On the other hand, going the other way would have allowed for food breaks. I think Saturday's nutrition was an egg sandwich in the morning and Twizzlers at seven-ish. Festivals can lead to some really crappy eating if you're determined to see as much film as possible.
Altomont Now
* * * (out of four)
Seen 22 March 2008 at the Brattle Theater (BUFF X)
"Someday", the main character of Altamont Now says, "the Altamont babies are going to track down the Woodstock babies and beat them up." That's kind of a clever idea, though it winds up being just one of many bits tossed against the wall in this chaotic movie. This one sticks, and it's joined by enough other clever bits to make the movie generally successful.
Main Character Richard Havoc (Daniel Louis Rivas) was born during the Altamont concert documented by Gimme Shelter and has himself become a huge rock star, in spite/because of the middle fingers he throws the music industry. As the concert's thirtieth anniversary approaches in 1999, Havoc has retreated to an abandoned nuclear missile silo along with former child star Karen Kennedy (Frankie Shaw), one-handed public access ranter Travis Hook (Teddy Eck), and newly-sober but still angry parolee Alex Urban (Matthew Humphries), all of them spewing anger and calls for revolution. Why wouldn't documentary filmmaker Mark Clark (Raphael Nash Thompson) want to capture this group of personalities?
Altamont Now takes the form of a faux documentary, claiming to be the movie that Chuck cut together while he and Havoc were shut in the silo's fallout shelter after 1999's nuclear holocaust, although if that's the case, you've got to wonder who's holding the camera much of the time, because it's certainly not Clark. Indeed, the documentary angle could easily have been dropped completely, except that the scenes of Clark and Havoc in the editing room, arguing over what they see and pointing out some of the artifice, are too good and too central to lose.

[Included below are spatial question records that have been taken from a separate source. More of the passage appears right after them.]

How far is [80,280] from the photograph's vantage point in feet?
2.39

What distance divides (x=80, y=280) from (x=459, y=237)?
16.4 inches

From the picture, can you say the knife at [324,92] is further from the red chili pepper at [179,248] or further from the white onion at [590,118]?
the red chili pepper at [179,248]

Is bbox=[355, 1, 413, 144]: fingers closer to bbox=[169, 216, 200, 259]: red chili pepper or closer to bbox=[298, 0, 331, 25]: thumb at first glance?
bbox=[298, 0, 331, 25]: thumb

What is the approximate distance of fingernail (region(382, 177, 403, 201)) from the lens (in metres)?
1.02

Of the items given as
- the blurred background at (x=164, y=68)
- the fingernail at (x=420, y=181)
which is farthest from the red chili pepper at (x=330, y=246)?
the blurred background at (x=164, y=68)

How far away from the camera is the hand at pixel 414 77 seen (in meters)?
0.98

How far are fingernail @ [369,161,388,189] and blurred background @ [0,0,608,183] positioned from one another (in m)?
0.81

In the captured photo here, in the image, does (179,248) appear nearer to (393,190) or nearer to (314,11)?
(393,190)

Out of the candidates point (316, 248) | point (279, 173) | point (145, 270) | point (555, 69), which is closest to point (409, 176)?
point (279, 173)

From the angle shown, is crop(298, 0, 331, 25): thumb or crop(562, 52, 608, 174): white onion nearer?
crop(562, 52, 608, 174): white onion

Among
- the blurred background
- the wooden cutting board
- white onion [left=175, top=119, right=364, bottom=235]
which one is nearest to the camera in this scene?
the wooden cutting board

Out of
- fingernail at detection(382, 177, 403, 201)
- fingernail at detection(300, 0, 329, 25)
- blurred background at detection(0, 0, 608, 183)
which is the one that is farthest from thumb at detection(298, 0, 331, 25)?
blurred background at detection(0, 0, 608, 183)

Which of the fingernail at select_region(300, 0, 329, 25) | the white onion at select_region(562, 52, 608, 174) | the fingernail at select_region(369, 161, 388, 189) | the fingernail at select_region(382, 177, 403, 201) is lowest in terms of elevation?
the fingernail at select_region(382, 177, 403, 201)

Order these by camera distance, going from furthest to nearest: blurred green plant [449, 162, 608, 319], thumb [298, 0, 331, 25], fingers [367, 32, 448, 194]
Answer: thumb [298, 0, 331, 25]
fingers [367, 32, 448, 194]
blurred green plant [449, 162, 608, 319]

What comes in between is a broad but vicious parody of both angry and complacent youth, as the bunker youths let loose a constant stream of vitriol with no comprehension of the system that they're railing against. Aside from the "like, whatever"s that interrupt and undercut their rants, they're buied under a wave of advertising (Alex can't help plugging Mountain Dew-like Green Lightning) and pop cultural obsession (the boys keep asking Karen to repeat the signature line from her 80s TV show, "Why's Daddy Acting Funny?"). They're angry, ridiculous morons, but kids even younger and more sheltered lap them up.
This is one of those independent/underground movies where enthusiasm outstrips talent and resources. It was fun to try and identify which 1980s computers were being used as anachronistic set decoration in the actual decommissioned missile silo (I think I spotted a Commodore 64 and a TI 99/4A, and maybe a Radio Shack Color Computer). Director Joshua Brown has a knack for handling that enthusiasm; the performances that are a little broad for belief do work as people aware of the camera and trying to play it up, and there's a nice bitterness to the scenes in the fallout shelter, as Havoc and Clark get throroughly sick of each other over eight and a half years.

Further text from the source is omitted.